* [What to work on]
Could you set down exactly the lines of the data below, starting at the one that holds "order: Passeriformes" and ending at the one that holds "genus: Urva", both included, and only those?

* [Data supplied]
=== Begin Enclosure ===

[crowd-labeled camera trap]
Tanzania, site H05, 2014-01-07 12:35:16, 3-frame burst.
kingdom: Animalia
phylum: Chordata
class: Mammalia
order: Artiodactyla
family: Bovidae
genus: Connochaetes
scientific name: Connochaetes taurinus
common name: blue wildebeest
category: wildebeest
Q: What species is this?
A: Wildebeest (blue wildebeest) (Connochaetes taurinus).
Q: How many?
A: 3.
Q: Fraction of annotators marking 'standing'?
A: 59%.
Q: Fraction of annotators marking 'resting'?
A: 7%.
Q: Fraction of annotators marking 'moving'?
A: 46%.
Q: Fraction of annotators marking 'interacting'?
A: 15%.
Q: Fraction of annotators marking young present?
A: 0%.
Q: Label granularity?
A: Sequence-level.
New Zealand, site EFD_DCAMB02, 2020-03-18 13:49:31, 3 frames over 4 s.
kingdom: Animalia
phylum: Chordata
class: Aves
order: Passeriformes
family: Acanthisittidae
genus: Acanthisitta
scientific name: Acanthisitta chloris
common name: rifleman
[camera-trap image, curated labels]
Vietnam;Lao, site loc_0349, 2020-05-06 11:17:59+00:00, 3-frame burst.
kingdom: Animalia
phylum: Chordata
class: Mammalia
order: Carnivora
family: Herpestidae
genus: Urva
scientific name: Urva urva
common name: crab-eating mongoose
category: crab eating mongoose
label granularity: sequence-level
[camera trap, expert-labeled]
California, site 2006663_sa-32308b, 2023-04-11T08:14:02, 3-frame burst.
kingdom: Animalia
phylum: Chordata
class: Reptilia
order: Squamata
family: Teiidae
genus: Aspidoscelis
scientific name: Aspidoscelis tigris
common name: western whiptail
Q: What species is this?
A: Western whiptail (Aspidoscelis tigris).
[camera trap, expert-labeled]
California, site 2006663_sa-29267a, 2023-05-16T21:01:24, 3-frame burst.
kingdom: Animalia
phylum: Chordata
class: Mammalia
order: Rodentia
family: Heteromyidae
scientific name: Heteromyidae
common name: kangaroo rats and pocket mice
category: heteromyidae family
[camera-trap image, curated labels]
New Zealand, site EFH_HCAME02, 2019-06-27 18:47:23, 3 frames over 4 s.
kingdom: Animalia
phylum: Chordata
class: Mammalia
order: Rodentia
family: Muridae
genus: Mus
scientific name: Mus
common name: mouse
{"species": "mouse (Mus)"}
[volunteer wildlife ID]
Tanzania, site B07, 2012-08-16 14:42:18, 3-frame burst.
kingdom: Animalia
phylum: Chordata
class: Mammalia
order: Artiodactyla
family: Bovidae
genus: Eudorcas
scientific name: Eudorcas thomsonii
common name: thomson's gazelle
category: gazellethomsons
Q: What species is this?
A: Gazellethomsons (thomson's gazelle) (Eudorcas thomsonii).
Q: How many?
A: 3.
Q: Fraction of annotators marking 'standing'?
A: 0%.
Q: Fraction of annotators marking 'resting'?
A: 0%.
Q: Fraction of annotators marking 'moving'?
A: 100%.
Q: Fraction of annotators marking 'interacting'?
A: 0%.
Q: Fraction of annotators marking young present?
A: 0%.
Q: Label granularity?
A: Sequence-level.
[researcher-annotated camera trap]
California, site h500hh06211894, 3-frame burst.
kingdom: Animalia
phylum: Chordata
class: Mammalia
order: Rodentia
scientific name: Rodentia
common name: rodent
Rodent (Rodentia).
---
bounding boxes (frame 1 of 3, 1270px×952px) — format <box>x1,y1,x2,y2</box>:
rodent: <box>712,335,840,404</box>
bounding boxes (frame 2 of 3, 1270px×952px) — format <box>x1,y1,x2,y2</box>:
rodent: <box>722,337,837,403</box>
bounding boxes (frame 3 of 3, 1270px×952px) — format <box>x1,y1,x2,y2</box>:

=== End Enclosure ===

* [Your response]
order: Passeriformes
family: Acanthisittidae
genus: Acanthisitta
scientific name: Acanthisitta chloris
common name: rifleman
[camera-trap image, curated labels]
Vietnam;Lao, site loc_0349, 2020-05-06 11:17:59+00:00, 3-frame burst.
kingdom: Animalia
phylum: Chordata
class: Mammalia
order: Carnivora
family: Herpestidae
genus: Urva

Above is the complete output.